Records to process -
----------------

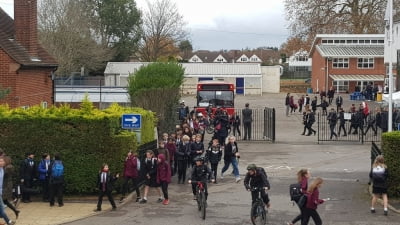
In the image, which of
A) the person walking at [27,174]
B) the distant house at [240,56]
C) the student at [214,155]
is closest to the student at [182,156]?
the student at [214,155]

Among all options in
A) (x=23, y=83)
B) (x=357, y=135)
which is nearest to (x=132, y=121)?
(x=23, y=83)

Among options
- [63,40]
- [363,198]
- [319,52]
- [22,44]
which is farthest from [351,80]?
[363,198]

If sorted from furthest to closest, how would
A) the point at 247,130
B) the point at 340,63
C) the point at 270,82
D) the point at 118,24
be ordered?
1. the point at 118,24
2. the point at 270,82
3. the point at 340,63
4. the point at 247,130

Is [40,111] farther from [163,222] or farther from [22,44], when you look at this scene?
[22,44]

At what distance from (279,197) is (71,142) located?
19.9 feet

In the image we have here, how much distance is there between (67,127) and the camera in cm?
1780

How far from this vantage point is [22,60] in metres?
26.3

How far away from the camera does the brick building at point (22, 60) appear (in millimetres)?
25672

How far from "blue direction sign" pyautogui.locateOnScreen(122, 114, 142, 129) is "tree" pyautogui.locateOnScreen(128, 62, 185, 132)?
41.0 ft

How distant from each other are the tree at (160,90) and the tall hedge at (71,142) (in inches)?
524

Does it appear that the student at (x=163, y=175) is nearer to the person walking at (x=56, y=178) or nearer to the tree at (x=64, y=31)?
the person walking at (x=56, y=178)

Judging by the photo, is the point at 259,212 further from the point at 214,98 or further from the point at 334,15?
the point at 334,15

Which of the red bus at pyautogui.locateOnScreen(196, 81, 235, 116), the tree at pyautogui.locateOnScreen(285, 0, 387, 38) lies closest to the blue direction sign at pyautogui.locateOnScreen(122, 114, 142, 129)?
the red bus at pyautogui.locateOnScreen(196, 81, 235, 116)

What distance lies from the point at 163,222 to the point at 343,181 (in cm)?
786
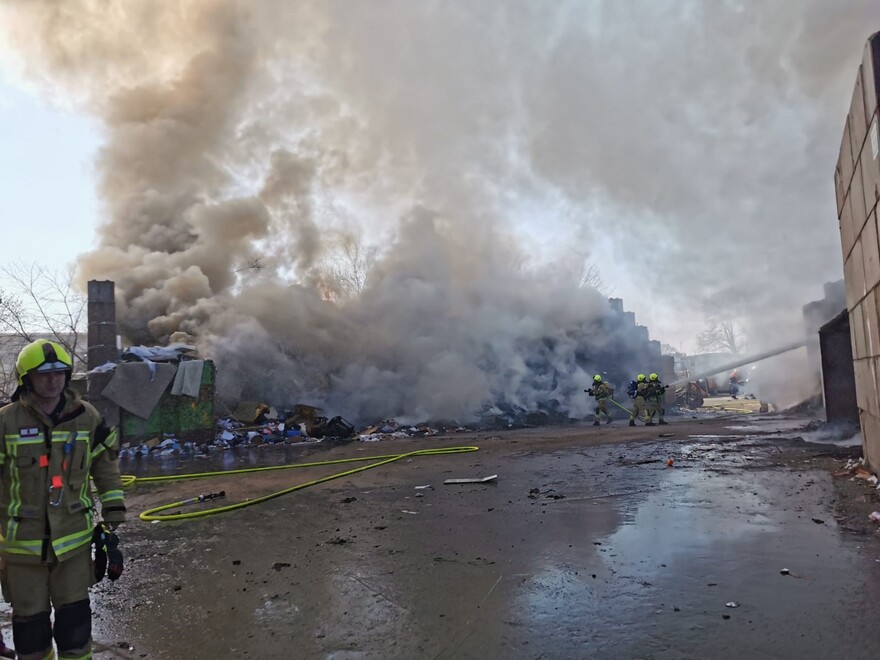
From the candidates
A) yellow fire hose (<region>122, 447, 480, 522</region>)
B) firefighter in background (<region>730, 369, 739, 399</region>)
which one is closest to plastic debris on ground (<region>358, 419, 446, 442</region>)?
yellow fire hose (<region>122, 447, 480, 522</region>)

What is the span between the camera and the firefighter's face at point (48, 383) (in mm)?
2270

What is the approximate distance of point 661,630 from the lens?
2.62 metres

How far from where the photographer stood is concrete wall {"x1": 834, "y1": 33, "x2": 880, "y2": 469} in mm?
4184

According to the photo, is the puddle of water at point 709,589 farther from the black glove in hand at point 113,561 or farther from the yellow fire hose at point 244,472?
the yellow fire hose at point 244,472

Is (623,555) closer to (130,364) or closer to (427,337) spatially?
(130,364)

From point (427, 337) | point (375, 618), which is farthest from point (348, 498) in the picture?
point (427, 337)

----------------

Set problem - Switch every "camera" in the data above to "viewer" and give all of the data again with nothing else changed, leaving out the pictures.

Answer for the task -
In the image, which of
A) the person walking at [27,174]
B) the distant house at [240,56]
C) the student at [214,155]
is closest to the student at [182,156]?
the student at [214,155]

Among all options in
A) (x=23, y=83)
B) (x=357, y=135)
which is nearest to (x=132, y=121)?
(x=23, y=83)

Among options
- [63,40]
- [363,198]
- [319,52]
- [22,44]
which is farthest from [351,80]?
[363,198]

If sorted from furthest to closest, how would
A) the point at 247,130
B) the point at 340,63
C) the point at 270,82
D) the point at 118,24
be ordered?
1. the point at 118,24
2. the point at 270,82
3. the point at 340,63
4. the point at 247,130

Is [40,111] farther from [163,222] or farther from [22,44], when you look at this scene?
[22,44]

At what distance from (279,197) is (71,142) located?
19.9 feet

In the image we have here, how much distance is there between (67,127) and the viewer in cm?
1780

How far from this vantage point is [22,60] in metres?
26.3

How far away from the viewer does the brick building at point (22, 60) appear (in millimetres)?
25672

How far from "blue direction sign" pyautogui.locateOnScreen(122, 114, 142, 129) is "tree" pyautogui.locateOnScreen(128, 62, 185, 132)?
41.0 ft

How distant from each other are the tree at (160,90) and the tall hedge at (71,142) (in inches)?
524

Does it appear that the student at (x=163, y=175) is nearer to the person walking at (x=56, y=178) or nearer to the tree at (x=64, y=31)?
the person walking at (x=56, y=178)

Judging by the photo, is the point at 259,212 further from the point at 214,98 or further from the point at 334,15?
the point at 334,15

Which of the red bus at pyautogui.locateOnScreen(196, 81, 235, 116), the tree at pyautogui.locateOnScreen(285, 0, 387, 38) lies closest to the blue direction sign at pyautogui.locateOnScreen(122, 114, 142, 129)?
the red bus at pyautogui.locateOnScreen(196, 81, 235, 116)

What distance lies from the point at 163,222 to the point at 343,181 (in cm)?
786
From the candidates
A) yellow fire hose (<region>122, 447, 480, 522</region>)
B) firefighter in background (<region>730, 369, 739, 399</region>)
which one is closest to plastic debris on ground (<region>358, 419, 446, 442</region>)?
yellow fire hose (<region>122, 447, 480, 522</region>)

What is the span between the viewer and the firefighter's face at point (48, 383) (in mm)?
2270

What is the approximate distance of point 661,630 from the lens?
2.62 metres

How far from where the photographer stood is concrete wall {"x1": 834, "y1": 33, "x2": 880, "y2": 469} in mm?
4184

According to the photo, is the puddle of water at point 709,589 farther from the black glove in hand at point 113,561 or farther from the yellow fire hose at point 244,472?
the yellow fire hose at point 244,472

Is (623,555) closer to (130,364) or closer to (427,337) spatially?
(130,364)

From point (427, 337) | point (375, 618), which is farthest from point (348, 498) in the picture?
point (427, 337)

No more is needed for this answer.